■ Exercise description ■
Using the listing below, please gather every line containing the word "pretreatment".

■ Data to process ■
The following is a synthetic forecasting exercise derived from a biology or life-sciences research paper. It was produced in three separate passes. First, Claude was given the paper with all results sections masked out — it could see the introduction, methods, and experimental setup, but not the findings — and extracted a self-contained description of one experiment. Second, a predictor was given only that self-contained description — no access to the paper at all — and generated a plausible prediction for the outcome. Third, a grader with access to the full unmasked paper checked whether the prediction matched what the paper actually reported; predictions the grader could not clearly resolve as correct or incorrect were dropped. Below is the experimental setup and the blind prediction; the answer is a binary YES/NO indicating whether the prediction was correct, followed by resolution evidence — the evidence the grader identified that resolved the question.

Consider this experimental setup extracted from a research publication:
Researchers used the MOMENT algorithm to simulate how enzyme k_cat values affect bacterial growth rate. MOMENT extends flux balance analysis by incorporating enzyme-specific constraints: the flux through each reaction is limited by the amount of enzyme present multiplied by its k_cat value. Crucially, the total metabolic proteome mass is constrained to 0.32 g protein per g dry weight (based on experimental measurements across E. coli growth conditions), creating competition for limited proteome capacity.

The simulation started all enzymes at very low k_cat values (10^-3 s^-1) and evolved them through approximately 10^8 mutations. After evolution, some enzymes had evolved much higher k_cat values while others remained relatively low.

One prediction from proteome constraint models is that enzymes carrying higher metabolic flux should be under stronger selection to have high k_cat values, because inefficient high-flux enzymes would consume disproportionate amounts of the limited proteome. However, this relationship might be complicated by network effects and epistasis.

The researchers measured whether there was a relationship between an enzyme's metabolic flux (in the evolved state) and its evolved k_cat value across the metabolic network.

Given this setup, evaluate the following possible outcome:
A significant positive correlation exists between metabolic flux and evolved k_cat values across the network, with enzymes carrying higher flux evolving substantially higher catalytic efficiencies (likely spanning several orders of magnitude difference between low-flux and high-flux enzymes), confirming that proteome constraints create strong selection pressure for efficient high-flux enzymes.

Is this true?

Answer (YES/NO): YES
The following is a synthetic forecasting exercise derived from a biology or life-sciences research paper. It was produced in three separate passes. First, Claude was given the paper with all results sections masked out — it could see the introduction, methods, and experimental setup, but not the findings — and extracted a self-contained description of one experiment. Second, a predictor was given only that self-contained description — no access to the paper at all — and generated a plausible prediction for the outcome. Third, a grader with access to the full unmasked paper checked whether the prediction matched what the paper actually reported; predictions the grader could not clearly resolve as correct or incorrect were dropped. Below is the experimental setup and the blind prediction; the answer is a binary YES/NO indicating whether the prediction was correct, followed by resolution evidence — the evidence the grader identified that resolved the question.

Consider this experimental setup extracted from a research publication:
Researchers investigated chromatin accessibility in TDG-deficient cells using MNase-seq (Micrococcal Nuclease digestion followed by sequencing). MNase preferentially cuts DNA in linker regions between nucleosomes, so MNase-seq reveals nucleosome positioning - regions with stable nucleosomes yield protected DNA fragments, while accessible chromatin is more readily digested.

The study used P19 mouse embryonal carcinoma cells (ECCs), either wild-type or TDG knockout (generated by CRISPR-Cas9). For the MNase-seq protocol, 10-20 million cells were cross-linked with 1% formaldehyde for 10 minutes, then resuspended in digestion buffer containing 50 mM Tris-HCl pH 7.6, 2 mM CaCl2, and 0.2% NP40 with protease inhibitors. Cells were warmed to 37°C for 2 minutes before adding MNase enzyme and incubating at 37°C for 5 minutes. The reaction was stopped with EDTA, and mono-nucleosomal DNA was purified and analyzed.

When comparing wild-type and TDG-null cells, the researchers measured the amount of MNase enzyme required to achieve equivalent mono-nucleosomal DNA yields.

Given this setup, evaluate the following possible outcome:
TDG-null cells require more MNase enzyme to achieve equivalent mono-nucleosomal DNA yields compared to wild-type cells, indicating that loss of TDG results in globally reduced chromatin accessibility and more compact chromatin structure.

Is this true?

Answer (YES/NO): NO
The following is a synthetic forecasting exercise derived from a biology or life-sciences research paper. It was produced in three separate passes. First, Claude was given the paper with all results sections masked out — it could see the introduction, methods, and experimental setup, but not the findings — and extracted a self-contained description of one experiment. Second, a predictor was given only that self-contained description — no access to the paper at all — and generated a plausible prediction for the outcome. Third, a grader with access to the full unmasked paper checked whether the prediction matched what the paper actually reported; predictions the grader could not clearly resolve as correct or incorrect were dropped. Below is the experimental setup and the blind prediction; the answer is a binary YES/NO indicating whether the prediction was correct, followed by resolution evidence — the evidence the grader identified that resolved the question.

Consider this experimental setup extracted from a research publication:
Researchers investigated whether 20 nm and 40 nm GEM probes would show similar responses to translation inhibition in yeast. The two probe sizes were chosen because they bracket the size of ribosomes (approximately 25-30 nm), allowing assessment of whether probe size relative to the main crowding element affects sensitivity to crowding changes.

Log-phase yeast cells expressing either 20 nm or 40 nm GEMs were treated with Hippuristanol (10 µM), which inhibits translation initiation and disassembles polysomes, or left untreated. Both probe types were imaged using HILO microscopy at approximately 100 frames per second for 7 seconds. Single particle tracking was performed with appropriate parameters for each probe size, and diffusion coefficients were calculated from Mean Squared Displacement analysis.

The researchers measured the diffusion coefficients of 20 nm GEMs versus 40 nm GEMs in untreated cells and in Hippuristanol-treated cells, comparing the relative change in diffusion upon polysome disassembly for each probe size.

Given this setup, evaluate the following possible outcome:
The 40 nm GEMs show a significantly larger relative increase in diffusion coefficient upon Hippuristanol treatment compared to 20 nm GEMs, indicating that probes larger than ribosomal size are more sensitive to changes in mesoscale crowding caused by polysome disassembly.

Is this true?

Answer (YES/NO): YES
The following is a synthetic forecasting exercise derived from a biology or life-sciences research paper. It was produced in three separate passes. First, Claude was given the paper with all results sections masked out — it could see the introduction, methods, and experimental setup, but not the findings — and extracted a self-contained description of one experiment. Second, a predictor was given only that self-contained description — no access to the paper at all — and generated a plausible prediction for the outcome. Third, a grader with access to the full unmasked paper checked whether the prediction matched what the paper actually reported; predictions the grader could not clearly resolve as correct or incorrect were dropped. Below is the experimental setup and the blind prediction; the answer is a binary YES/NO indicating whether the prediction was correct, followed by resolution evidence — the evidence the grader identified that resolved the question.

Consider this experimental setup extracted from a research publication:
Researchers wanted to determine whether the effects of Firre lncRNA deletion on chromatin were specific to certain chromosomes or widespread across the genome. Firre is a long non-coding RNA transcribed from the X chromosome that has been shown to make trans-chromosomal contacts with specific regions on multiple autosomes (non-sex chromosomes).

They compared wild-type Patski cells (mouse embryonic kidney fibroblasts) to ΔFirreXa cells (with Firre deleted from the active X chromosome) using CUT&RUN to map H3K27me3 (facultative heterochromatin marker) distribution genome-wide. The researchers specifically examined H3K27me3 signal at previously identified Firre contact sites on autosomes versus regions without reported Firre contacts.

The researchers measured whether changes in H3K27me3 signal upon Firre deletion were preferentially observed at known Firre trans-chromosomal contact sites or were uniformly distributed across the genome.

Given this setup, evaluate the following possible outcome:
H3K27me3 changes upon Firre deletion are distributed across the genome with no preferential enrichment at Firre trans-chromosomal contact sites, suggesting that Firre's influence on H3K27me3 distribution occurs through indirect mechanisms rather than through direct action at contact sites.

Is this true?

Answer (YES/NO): NO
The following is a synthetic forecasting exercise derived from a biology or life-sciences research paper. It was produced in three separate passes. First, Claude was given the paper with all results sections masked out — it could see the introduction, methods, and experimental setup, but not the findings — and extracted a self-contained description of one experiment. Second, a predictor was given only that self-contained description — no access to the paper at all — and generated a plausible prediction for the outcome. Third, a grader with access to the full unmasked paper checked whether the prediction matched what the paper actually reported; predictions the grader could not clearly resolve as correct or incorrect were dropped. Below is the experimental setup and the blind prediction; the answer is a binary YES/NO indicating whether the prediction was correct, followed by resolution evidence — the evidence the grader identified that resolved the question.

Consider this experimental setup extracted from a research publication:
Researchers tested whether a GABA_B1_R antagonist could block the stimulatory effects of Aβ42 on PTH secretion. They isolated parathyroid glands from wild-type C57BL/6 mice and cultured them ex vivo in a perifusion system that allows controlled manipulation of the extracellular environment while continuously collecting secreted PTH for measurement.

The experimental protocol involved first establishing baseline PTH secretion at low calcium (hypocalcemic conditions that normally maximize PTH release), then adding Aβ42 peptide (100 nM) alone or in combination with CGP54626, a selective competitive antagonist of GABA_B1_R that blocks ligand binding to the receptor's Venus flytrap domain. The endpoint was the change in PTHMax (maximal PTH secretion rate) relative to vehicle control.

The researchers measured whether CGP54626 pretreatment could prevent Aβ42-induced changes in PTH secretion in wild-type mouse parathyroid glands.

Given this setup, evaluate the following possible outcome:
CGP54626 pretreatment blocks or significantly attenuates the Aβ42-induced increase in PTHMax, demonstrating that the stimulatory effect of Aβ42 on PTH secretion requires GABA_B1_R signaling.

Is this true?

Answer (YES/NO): YES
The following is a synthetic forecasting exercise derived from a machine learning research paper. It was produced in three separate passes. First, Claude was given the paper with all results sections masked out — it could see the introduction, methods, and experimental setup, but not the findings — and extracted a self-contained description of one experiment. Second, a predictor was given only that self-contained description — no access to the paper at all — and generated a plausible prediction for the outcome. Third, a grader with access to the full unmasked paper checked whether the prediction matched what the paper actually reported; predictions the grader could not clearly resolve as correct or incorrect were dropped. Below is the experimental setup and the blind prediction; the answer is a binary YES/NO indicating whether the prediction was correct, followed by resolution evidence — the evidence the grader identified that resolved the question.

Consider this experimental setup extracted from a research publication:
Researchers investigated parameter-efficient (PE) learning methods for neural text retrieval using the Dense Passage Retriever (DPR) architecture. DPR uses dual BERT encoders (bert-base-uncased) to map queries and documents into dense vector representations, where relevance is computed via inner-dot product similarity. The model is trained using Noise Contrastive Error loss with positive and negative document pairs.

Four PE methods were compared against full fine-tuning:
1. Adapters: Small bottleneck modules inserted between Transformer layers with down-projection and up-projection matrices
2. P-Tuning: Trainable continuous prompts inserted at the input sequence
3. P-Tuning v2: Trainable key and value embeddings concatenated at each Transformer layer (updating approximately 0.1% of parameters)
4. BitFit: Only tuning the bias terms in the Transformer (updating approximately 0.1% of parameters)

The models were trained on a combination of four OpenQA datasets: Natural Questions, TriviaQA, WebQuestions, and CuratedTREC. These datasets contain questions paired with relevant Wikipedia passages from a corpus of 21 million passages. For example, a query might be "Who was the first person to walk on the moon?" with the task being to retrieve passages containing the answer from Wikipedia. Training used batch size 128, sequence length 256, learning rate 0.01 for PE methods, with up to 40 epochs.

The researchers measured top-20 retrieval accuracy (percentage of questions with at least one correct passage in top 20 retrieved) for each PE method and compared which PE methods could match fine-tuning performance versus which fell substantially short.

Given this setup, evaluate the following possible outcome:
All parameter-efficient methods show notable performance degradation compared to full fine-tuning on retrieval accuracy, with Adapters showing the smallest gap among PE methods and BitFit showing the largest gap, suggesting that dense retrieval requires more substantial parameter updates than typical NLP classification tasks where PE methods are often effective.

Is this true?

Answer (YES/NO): NO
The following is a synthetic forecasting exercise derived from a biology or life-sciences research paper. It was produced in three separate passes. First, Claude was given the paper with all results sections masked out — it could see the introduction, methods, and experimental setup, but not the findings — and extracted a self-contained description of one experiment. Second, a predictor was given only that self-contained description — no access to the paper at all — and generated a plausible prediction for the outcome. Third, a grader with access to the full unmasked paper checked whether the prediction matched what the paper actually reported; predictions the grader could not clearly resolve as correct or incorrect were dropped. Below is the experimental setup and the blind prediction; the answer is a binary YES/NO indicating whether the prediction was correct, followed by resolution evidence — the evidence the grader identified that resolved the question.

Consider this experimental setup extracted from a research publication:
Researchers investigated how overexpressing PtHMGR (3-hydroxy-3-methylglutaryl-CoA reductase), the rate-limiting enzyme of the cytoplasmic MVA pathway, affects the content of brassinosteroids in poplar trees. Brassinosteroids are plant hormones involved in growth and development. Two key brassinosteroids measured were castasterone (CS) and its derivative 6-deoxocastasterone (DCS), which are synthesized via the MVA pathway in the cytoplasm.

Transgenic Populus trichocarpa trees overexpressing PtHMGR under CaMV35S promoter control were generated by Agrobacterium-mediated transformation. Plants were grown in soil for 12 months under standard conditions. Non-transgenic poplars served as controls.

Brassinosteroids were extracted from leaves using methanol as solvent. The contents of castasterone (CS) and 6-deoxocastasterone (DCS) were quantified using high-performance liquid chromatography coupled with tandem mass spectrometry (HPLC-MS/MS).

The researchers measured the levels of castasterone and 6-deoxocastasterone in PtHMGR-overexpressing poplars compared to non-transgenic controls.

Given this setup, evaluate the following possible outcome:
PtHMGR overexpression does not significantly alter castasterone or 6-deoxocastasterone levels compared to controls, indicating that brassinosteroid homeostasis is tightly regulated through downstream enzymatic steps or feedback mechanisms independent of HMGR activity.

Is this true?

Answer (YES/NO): NO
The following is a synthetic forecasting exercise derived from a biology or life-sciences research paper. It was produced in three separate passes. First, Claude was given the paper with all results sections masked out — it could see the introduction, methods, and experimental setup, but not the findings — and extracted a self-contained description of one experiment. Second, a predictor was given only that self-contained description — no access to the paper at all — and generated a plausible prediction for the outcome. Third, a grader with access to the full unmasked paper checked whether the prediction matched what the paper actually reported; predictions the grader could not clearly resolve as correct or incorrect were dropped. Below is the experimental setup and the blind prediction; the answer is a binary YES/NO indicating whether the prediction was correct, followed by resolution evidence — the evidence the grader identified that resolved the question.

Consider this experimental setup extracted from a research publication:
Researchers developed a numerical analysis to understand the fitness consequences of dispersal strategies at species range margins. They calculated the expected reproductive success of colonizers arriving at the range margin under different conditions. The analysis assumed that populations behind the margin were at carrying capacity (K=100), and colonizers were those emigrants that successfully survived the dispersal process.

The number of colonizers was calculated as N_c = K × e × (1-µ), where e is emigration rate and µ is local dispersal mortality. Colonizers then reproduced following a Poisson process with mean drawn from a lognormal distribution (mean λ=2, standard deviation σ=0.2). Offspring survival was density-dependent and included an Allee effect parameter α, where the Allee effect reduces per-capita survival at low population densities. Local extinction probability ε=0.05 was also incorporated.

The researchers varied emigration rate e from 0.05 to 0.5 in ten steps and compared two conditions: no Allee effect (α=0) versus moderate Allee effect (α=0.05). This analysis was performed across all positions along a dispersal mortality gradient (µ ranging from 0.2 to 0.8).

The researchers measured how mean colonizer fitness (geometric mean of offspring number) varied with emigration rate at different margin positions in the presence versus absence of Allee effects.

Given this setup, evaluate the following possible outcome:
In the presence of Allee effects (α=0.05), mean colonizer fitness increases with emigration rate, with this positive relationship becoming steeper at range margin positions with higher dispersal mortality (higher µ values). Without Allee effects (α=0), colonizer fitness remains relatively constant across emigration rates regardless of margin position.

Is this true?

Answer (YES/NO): NO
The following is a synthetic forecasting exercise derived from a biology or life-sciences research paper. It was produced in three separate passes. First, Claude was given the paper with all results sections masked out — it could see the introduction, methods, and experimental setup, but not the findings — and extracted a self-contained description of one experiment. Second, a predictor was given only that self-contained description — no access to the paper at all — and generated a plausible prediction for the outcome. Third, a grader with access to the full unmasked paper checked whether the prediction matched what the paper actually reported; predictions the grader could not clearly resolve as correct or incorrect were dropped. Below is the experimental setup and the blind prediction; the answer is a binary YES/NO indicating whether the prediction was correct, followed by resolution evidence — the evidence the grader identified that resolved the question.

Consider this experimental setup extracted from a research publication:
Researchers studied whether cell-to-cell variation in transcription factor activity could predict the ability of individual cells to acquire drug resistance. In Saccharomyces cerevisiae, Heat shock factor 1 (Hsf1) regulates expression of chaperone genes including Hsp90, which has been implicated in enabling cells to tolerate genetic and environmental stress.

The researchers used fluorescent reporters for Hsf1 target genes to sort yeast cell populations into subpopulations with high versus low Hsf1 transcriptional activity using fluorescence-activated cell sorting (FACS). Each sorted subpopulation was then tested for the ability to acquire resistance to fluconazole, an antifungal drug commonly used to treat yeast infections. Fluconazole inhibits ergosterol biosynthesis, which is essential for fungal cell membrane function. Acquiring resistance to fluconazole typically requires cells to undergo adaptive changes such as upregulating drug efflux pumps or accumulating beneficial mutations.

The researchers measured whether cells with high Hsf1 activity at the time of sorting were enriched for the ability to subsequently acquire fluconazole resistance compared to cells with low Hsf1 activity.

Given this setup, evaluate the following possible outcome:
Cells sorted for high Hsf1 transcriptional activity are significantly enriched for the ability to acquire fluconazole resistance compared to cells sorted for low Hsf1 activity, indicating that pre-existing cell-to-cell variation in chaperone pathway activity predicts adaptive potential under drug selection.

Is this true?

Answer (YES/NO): YES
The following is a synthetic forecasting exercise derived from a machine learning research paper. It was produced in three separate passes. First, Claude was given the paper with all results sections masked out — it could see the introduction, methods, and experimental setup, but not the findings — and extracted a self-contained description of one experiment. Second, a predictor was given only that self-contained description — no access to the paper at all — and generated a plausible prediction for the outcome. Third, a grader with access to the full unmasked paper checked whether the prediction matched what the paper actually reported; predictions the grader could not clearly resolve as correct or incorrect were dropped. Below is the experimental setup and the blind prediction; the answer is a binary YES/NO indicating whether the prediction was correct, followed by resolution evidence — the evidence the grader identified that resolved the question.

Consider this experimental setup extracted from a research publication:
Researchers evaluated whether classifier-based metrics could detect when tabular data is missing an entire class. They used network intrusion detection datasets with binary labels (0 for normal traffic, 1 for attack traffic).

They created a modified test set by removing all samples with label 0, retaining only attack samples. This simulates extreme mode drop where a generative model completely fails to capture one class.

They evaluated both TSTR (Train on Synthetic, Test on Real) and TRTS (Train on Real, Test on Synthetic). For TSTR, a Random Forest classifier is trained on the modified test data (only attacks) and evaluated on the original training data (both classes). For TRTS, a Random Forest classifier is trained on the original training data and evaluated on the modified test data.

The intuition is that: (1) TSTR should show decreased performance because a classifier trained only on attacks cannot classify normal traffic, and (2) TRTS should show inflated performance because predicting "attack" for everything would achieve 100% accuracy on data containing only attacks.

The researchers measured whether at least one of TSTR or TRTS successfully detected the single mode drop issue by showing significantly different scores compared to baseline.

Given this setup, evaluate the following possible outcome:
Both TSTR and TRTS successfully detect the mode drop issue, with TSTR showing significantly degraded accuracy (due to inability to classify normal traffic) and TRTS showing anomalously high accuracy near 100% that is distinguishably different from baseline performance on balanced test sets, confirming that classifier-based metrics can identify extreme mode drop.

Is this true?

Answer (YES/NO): NO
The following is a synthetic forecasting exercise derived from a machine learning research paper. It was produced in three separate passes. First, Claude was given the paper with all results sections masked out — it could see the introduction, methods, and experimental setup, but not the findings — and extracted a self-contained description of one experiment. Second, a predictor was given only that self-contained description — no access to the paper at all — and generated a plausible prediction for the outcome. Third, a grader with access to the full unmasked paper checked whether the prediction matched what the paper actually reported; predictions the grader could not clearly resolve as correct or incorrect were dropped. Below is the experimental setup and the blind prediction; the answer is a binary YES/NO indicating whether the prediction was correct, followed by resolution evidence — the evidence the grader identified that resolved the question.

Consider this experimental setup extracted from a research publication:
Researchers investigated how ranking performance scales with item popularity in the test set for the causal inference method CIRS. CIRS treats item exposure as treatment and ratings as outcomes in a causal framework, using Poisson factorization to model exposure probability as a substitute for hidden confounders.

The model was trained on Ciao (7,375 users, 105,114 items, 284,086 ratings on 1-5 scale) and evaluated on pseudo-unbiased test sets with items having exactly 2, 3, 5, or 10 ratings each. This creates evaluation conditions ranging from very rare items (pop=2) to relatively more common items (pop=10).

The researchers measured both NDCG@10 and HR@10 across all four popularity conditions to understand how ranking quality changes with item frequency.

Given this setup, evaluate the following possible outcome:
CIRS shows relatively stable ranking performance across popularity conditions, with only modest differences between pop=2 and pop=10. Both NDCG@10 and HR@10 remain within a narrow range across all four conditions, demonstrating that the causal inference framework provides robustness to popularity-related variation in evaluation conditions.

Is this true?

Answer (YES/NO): NO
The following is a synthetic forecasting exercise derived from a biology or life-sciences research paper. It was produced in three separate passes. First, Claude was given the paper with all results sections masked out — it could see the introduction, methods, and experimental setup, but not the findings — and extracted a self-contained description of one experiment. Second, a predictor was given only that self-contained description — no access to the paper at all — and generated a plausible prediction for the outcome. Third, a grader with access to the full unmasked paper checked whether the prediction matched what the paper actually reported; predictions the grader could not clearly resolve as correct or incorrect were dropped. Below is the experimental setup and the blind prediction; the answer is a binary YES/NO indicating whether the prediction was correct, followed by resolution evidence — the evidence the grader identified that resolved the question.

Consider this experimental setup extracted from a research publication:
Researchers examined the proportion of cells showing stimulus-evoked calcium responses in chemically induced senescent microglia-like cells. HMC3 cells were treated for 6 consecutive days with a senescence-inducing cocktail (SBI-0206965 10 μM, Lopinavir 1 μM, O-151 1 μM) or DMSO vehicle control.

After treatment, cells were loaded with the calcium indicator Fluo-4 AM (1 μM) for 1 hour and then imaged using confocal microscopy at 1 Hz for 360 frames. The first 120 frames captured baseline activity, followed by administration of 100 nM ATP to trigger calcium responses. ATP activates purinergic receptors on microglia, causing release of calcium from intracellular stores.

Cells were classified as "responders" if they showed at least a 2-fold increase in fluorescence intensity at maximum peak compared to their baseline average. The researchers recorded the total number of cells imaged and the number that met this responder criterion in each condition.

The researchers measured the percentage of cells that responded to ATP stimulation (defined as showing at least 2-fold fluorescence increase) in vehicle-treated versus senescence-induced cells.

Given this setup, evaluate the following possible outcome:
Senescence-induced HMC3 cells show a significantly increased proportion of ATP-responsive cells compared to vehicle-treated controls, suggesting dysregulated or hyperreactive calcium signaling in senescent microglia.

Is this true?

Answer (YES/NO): NO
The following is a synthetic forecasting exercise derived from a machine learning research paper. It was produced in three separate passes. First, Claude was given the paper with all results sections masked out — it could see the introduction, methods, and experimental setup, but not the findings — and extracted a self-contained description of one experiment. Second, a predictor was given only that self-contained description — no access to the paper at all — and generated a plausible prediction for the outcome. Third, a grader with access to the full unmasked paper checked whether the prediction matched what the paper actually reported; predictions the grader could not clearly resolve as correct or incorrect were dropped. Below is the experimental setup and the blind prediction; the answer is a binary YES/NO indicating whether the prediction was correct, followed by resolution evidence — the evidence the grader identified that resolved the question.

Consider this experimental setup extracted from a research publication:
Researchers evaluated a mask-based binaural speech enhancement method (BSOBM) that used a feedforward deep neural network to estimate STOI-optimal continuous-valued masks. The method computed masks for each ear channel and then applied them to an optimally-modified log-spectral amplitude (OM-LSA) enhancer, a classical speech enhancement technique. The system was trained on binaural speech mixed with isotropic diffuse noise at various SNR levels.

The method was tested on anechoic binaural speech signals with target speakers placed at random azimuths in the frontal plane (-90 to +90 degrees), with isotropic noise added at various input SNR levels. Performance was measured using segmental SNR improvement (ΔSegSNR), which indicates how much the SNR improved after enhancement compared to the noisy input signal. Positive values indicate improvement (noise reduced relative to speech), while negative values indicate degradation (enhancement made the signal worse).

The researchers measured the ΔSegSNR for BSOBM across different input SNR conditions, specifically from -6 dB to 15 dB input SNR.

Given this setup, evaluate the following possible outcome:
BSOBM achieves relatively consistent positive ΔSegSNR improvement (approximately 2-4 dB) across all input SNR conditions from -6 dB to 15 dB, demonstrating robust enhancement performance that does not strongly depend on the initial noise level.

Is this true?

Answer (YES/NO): NO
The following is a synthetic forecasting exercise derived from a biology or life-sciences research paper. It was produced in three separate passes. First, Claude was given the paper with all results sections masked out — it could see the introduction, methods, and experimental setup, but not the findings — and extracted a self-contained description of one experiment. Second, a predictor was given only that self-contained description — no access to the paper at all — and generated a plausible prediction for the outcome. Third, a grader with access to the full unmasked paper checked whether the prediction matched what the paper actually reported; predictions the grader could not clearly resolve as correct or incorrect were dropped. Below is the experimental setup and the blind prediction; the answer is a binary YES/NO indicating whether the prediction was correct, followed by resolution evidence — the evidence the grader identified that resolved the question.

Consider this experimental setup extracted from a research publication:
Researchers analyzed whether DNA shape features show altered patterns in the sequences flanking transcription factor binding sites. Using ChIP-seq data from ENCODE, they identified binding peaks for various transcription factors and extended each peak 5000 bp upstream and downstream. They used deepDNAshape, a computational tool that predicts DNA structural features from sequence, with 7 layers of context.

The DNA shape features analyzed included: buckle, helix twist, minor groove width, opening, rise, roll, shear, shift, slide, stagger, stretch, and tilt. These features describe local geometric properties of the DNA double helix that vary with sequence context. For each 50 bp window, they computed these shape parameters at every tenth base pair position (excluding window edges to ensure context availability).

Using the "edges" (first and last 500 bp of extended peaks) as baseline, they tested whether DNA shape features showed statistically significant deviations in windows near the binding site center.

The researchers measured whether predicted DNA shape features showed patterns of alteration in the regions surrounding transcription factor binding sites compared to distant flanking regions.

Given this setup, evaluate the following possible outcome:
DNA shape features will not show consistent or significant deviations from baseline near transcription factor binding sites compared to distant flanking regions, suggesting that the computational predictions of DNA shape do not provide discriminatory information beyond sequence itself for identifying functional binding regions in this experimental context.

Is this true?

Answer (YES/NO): NO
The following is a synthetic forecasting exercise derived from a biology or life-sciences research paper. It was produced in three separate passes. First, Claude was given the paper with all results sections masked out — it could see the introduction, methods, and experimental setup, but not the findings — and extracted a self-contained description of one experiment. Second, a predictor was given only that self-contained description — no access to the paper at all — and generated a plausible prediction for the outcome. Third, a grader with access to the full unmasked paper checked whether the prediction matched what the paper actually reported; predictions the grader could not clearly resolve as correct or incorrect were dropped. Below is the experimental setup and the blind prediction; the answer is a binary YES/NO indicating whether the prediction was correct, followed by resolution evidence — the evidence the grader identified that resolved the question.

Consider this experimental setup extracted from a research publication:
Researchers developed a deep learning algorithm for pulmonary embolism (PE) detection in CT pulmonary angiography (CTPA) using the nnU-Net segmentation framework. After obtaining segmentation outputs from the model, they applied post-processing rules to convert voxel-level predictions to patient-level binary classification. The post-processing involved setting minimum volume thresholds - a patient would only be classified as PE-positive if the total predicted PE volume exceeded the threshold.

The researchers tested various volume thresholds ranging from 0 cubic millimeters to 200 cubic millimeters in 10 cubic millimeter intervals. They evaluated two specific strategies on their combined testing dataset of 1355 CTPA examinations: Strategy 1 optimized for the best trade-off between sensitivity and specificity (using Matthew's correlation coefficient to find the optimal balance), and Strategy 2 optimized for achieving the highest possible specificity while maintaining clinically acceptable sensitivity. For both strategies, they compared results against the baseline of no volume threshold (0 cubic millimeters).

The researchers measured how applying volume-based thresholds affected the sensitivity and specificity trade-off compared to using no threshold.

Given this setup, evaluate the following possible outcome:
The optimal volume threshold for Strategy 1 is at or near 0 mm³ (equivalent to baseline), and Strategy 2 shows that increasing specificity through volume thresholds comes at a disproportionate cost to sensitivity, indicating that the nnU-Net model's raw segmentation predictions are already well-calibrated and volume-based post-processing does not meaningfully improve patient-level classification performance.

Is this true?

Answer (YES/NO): NO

■ Output of the exercise ■
The researchers measured whether CGP54626 pretreatment could prevent Aβ42-induced changes in PTH secretion in wild-type mouse parathyroid glands.
CGP54626 pretreatment blocks or significantly attenuates the Aβ42-induced increase in PTHMax, demonstrating that the stimulatory effect of Aβ42 on PTH secretion requires GABA_B1_R signaling.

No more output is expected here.